== Passage provided ==
Anthropic today released Opus 4.5, its flagship frontier model, and it brings improvements in coding performance, as well as some user experience improvements that make it more generally competitive with OpenAI’s latest frontier models.
Perhaps the most prominent change for most users is that in the consumer app experiences (web, mobile, and desktop), Claude will be less prone to abruptly hard-stopping conversations because they have run too long. The improvement to memory within a single conversation applies not just to Opus 4.5, but to any current Claude models in the apps.
Users who experienced abrupt endings (despite having room left in their session and weekly usage budgets) were hitting a hard context window (200,000 tokens). Whereas some large language model implementations simply start trimming earlier messages from the context when a conversation runs past the maximum in the window, Claude simply ended the conversation rather than allow the user to experience an increasingly incoherent conversation where the model would start forgetting things based on how old they are.

== Data under study ==

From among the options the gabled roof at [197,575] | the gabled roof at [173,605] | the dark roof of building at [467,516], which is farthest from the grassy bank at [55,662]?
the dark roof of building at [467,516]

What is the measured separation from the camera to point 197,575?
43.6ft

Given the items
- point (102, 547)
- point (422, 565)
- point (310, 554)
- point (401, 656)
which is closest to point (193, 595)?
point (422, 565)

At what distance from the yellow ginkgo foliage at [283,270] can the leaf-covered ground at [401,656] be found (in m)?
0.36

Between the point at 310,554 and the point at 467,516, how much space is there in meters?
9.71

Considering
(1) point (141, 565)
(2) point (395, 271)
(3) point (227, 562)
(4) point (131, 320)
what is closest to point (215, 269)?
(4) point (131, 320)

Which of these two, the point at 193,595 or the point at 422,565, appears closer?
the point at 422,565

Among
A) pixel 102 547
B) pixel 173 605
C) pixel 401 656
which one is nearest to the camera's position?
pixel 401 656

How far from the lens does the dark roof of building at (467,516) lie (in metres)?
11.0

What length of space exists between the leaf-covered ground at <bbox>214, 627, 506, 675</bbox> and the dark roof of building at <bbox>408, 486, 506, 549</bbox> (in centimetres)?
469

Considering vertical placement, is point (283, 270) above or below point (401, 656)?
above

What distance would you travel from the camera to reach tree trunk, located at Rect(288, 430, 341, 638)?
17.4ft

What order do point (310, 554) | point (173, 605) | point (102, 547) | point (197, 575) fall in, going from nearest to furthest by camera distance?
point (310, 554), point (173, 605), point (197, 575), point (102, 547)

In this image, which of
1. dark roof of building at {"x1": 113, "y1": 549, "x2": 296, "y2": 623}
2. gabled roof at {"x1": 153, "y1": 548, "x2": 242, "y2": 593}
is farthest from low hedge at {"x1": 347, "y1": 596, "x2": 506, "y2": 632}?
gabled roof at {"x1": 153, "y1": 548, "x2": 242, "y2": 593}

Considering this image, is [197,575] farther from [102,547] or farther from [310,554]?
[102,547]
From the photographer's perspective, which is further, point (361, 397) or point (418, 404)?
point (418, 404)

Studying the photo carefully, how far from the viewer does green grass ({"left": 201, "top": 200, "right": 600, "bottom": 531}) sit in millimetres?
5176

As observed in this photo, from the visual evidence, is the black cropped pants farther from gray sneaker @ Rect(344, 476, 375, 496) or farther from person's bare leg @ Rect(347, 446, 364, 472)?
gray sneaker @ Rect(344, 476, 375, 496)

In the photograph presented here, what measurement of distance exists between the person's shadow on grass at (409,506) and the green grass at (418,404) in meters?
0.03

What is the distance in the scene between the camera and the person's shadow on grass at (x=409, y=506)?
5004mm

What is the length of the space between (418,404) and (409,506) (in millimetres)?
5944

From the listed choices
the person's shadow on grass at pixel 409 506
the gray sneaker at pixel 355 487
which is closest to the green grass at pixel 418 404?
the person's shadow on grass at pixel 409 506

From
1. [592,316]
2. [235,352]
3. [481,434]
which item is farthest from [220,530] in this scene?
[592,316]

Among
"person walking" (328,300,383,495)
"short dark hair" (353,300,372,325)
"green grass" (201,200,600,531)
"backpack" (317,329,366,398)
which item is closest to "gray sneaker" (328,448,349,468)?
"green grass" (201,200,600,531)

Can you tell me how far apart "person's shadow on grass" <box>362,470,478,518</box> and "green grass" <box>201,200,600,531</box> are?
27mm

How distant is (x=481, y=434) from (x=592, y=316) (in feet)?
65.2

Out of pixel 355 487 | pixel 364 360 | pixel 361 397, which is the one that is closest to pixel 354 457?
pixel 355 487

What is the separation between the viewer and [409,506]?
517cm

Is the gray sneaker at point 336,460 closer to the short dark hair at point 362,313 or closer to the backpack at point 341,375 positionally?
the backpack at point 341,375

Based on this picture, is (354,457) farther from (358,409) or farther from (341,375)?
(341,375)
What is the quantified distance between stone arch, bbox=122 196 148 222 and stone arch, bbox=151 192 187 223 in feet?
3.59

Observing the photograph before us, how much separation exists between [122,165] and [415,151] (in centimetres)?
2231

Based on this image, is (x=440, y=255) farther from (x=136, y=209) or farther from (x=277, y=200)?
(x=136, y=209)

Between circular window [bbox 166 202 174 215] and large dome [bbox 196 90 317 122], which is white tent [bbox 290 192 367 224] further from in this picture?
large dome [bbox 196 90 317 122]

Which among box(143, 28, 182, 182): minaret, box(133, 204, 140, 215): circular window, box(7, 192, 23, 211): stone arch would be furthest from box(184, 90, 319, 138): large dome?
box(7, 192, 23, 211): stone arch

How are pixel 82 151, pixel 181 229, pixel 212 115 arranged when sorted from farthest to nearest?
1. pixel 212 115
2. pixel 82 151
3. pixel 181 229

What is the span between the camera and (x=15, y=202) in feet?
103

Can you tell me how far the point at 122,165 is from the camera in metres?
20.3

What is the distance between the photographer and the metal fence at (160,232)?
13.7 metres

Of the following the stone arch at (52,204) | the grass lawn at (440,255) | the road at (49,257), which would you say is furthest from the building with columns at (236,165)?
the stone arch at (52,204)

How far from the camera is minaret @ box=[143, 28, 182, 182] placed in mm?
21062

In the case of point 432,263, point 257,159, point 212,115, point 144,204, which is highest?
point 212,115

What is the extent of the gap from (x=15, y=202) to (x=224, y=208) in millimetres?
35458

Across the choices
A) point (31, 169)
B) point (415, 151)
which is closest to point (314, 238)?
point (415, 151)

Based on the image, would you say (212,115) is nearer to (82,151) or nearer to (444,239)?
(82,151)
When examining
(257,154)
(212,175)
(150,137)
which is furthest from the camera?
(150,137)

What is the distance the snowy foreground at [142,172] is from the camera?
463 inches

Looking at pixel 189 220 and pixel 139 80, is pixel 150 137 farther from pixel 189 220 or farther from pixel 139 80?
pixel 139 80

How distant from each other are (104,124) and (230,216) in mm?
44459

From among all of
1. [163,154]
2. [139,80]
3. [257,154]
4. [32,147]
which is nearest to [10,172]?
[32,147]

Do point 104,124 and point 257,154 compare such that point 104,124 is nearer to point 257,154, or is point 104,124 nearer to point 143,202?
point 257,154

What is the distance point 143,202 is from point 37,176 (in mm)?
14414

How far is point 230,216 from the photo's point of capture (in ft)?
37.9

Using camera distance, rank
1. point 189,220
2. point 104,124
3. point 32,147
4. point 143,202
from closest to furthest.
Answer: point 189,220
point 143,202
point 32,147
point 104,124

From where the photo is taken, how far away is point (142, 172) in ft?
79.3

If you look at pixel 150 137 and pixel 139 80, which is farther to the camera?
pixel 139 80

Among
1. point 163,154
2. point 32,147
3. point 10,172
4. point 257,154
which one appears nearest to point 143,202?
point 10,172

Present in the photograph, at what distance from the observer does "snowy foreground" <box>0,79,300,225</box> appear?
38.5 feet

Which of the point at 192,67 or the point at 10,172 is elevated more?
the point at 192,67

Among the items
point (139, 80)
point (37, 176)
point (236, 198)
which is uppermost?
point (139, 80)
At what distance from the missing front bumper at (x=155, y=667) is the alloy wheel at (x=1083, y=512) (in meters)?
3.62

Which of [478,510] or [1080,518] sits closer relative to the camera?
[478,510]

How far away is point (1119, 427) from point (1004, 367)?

== Assignment ==
Please copy word for word the part of the Opus 4.5 release article from "Anthropic today released" to "in the apps.".

== Solution ==
Anthropic today released Opus 4.5, its flagship frontier model, and it brings improvements in coding performance, as well as some user experience improvements that make it more generally competitive with OpenAI’s latest frontier models.
Perhaps the most prominent change for most users is that in the consumer app experiences (web, mobile, and desktop), Claude will be less prone to abruptly hard-stopping conversations because they have run too long. The improvement to memory within a single conversation applies not just to Opus 4.5, but to any current Claude models in the apps.